(PAGE EXCERPT)
[Haskell-cafe] Loading a csv file with ~200 columns into Haskell Record

Saurabh Nanda saurabhnanda at gmail.com
Tue Oct 3 05:04:01 UTC 2017


Do evaluate the option of peeking at the first few rows of the CSV and
generating the types via code-gen. This will allow your transformation
pipeline to fail-fast if your CSV format changes.

On 02-Oct-2017 8:27 PM, "Guru Devanla" <gurudev.devanla at gmail.com> wrote:

> Yes, Thank you for the encouraging words. I will keep at it.
>
> >> Also, be sure of what exactly is the warm fuzzy feeling that the
> compiler is giving you. From whatever you have described, most of your bugs
> are going to occur when you change your data transformation pipeline (core
> logic) or your CSV format. Compilation and static types will help in only
> one of those.

(MATERIAL)
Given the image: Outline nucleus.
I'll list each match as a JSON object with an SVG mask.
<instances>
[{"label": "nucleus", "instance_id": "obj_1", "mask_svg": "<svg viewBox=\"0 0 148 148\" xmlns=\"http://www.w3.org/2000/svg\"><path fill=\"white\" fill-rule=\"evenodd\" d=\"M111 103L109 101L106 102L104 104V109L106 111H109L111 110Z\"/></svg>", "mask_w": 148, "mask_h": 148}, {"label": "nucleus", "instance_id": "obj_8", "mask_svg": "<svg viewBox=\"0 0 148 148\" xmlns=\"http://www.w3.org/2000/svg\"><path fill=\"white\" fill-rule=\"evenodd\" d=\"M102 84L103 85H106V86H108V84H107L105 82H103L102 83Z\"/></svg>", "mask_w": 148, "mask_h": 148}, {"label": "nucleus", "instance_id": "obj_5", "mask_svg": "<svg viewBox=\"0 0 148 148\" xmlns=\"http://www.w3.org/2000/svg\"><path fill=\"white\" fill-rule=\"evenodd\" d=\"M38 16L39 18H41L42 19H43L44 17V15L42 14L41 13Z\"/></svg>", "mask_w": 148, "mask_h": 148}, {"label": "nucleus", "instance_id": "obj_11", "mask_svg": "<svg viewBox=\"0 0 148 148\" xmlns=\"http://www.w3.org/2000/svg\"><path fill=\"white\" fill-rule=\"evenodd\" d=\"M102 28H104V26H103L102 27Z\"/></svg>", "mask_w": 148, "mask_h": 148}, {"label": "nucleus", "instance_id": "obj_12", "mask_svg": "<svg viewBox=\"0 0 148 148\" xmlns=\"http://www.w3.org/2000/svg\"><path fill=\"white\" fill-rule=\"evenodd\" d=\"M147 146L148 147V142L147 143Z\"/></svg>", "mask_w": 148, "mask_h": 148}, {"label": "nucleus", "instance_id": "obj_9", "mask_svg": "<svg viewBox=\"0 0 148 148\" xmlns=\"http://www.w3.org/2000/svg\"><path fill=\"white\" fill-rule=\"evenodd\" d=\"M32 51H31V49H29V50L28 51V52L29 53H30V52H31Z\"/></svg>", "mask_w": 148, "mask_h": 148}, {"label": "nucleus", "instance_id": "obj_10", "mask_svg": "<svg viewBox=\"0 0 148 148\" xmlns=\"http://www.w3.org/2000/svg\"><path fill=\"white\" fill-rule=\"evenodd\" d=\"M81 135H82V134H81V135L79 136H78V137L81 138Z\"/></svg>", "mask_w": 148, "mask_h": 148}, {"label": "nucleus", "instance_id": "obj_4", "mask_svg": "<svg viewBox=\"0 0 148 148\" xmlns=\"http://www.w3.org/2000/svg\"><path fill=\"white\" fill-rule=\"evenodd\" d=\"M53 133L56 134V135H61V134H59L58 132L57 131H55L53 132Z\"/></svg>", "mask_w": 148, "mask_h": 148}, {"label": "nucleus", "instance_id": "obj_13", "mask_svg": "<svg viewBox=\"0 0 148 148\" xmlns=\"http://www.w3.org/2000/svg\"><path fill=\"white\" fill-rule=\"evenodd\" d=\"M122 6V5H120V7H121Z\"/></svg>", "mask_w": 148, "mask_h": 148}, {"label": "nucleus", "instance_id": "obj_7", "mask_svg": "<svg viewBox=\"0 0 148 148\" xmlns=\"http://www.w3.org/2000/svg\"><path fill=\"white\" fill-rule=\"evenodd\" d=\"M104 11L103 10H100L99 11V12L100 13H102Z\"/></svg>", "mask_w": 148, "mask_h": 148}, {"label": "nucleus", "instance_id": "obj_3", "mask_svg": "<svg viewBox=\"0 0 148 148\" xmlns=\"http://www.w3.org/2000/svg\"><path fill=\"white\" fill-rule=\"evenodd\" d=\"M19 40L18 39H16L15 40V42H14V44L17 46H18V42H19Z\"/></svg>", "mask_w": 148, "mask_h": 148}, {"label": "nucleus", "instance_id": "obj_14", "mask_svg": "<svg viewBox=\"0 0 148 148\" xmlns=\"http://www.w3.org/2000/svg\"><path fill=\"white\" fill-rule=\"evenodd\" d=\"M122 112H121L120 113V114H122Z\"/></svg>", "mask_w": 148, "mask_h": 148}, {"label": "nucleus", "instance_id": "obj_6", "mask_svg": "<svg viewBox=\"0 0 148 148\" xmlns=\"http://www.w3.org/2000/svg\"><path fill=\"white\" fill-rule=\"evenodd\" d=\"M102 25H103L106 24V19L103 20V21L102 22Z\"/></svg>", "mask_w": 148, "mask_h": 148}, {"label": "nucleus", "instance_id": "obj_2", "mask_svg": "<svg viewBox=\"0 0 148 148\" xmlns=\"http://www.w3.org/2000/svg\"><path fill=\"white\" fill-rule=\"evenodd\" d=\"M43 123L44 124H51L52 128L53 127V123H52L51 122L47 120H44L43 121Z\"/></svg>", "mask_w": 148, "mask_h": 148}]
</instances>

(GOAL)
Echo everything from "Do evaluate the" down to "CSV format changes." in the Haskell-cafe CSV post.

(COMPLETED TASK)
Do evaluate the option of peeking at the first few rows of the CSV and
generating the types via code-gen. This will allow your transformation
pipeline to fail-fast if your CSV format changes.